Bloc de texte:
------------------------------------------------------------

Ce n’est pas une fable de La Fontaine malgré la présence d’ours qui mangent la baie et dédaigne le saumon. Des molécules utilisées comme médicaments antidépresseurs ainsi que leurs métabolites (actifs) ont été retrouvées à des concentrations importantes dans les cerveaux de poissons des Grands Lacs des Usa et du Canada.
Ces drogues affectent leur comportement alimentaire. Elles modulent leur instinct de survie, les rendant plus vulnérables à leurs prédateurs naturels qu’ils n’évitent plus. Un travail antérieur avait montré que les crevettes adoptaient des conduites ‘suicidaires’ lorsqu’elles sont exposées à des eaux riches en fluoxétine (*), comme c’est le cas dans certains littoraux. Imprégnées, elles ne fuient plus la lumière aussi efficacement et se font manger par les poissons et les oiseaux cinq fois plus que les crevettes ‘normales’, de quoi bouleverser la bio-chaîne alimentaire. Les scientifiques engagés dans cette recherche en eau douce s’en inquiètent car la pratique de la pêche sportive représente une source de revenus pour le Michigan de plusieurs milliards de dollars.
Or, la population étasunienne a vu sa consommation de drogues antidépressives croître de 65% de 2002 à 2014. Il a été estimé que 12,7% de la population de plus de 12 ans a consommé un antidépresseur dans le mois qui a précédé l’enquête, d’après le CDC (Centre National de contrôle et de prévention des maladies).
L’usage de ces drogues est bien en progression impressionnante, et nous disposons de la preuve quasi-expérimentale sur l’animal qu’elle modifie le comportement individuel et social en abolissant l’instant de survie, mettant en péril l’espèce.

------------------------------------------------------------

Données de lecture de graphiques:

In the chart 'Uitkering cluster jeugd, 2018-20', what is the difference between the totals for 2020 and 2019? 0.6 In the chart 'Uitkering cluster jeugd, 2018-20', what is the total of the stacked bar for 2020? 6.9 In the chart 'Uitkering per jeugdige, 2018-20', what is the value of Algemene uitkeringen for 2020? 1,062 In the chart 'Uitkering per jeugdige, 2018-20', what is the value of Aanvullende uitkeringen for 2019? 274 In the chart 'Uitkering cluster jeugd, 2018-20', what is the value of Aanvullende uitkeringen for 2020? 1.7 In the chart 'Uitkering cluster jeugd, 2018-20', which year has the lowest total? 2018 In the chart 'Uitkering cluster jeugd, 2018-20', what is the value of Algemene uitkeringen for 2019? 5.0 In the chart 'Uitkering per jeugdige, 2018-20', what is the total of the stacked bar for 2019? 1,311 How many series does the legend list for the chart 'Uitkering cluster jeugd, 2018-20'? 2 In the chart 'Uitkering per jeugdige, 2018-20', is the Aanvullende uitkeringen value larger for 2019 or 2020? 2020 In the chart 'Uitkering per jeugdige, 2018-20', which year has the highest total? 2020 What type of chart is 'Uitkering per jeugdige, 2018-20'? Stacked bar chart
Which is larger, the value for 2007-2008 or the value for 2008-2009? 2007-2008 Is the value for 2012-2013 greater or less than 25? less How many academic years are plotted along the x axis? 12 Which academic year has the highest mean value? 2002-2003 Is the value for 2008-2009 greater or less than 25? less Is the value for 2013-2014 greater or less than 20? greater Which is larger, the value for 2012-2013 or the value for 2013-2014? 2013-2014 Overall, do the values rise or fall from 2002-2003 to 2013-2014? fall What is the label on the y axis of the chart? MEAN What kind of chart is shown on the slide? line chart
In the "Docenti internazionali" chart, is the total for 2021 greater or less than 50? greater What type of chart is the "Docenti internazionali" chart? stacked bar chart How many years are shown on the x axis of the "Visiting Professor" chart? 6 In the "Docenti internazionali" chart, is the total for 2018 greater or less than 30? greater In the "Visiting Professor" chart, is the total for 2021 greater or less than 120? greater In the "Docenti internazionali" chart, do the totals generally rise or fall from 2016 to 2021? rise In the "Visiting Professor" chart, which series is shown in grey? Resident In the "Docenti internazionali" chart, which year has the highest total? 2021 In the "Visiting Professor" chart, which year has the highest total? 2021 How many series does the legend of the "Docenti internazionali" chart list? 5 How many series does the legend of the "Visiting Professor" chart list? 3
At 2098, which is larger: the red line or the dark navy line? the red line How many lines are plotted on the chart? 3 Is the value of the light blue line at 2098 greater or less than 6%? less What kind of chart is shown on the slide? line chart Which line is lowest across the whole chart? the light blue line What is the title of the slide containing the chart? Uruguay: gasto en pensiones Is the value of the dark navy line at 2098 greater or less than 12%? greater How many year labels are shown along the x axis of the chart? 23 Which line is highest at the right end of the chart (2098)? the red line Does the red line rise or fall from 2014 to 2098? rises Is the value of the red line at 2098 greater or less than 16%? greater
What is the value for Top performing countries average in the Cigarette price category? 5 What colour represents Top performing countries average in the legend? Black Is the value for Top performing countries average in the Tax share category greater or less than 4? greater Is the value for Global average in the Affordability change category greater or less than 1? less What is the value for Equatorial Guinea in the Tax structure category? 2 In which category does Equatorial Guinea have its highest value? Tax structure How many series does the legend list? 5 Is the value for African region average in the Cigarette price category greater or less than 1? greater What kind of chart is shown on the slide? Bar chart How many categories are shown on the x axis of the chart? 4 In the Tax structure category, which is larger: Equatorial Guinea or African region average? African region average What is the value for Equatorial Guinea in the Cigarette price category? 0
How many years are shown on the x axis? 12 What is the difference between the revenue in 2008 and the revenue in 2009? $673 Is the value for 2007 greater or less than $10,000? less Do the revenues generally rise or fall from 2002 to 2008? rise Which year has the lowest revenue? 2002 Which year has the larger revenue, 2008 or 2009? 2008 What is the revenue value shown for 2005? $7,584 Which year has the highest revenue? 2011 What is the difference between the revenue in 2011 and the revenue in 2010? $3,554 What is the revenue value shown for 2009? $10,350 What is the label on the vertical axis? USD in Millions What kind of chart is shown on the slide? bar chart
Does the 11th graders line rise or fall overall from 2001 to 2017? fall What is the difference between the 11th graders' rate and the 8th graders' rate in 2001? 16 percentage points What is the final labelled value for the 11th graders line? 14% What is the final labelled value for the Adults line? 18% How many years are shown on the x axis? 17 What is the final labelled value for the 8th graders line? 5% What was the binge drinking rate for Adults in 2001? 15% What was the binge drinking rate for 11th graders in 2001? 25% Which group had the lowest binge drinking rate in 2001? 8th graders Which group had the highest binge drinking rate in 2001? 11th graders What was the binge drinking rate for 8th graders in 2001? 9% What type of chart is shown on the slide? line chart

------------------------------------------------------------

À faire:
[1] Dans le texte sur les antidépresseurs chez les poissons, de combien a augmenté la consommation d'antidépresseurs aux États-Unis entre 2002 et 2014 ?
[2] Pour chaque phrase, dites si elle correspond au texte sur les antidépresseurs chez les poissons, par oui ou non, et recopiez les mots du texte qui le montrent.
(a) Les crevettes exposées à la fluoxétine se font manger cinq fois plus que les autres.
(b) Les molécules ont été retrouvées dans le foie des poissons.
(c) La pêche sportive rapporte au Michigan plusieurs millions de dollars.
[3] Poursuivez le texte sur les antidépresseurs chez les poissons à partir de sa dernière phrase.

Réponses:
[1] De 65 %.

[2]
(a) Oui : « se font manger par les poissons et les oiseaux cinq fois plus que les crevettes ‘normales’ »
(b) Non : « dans les cerveaux de poissons des Grands Lacs »
(c) Non : « plusieurs milliards de dollars »

[3]
Les saumons d’élevage sont sourds
Un autre travail s’est intéressé à une variation notée depuis longtemps observée chez les saumons d’élevage. De minuscules ossements, les otolithes, font partie de l’oreille interne et chez les poissons leur font percevoir l’équivalent ce que les humains entendent, des variations d’onde et de pression, en plus de jouer un rôle dans l’équilibre comme pour l’homme.
Ils sont de taille supérieure chez l’animal non sauvage, et composés différemment, faits de cristaux d’aragonite, moins stable que le vatérite retrouvé sur les variétés élevées.
Cette caractéristique disparaît si on veille à ralentir la croissance de l’animal en le nourrissant moins vite. Cette surdité est irréversible et les rend vulnérables car il manque du sens qui les alerte.
On connaissait les souffrances des poules encagées, des vaches immobilisées depuis leur naissance dans leur étable, voici maintenant le stress du poisson encagé lui aussi, sur-nourri, exposé à la lumière de façon permanente et souffrant d’une densité de population excessive.
L’ours en devient végétarien
En réalité, il se comporte comme l’homme qui préférera une ration sucrée à un nutriment protéique quand l’offre lui en laisse le choix.
Les changements climatiques ont fait coïncider les deux saisons, celle de l’arrivée du saumon rouge près des côtes et celle de la maturation des baies en principe plus tardive.
Les ours grizzlys préfèrent se nourrir de baies sauvages au lieu de pêcher le saumon.
Cette modification de la ration alimentaire va sûrement altérer leur métabolisme, moins de protides et plus de glucides, cascade en vue de l’obésité, du diabète et autres maladies cardio-vasculaires. (?)
Mais elle va aussi rompre un écosystème grâce auquel les carcasses des poissons servaient d’engrais aux forêts.
De toutes les façons, leur habitat est menacé puisque l’Alaska et toute la zone arctique sont menacée entre autres par les forages pétroliers. Ce n’est pas la bravitude de Mme Royal qui refroidira la banquise.
Mais qui sait, un instinct ursidé non encore identifié découragera le grizzly de consommer un saumon sous antidépresseur et de surcroît sourd !
Badia Benjelloun
(*) Nom commercial en France de la fluoxétine : Prozac qui a fait la fortune de Lilly. C’est un inhibiteur de la recapture de la sérotonine.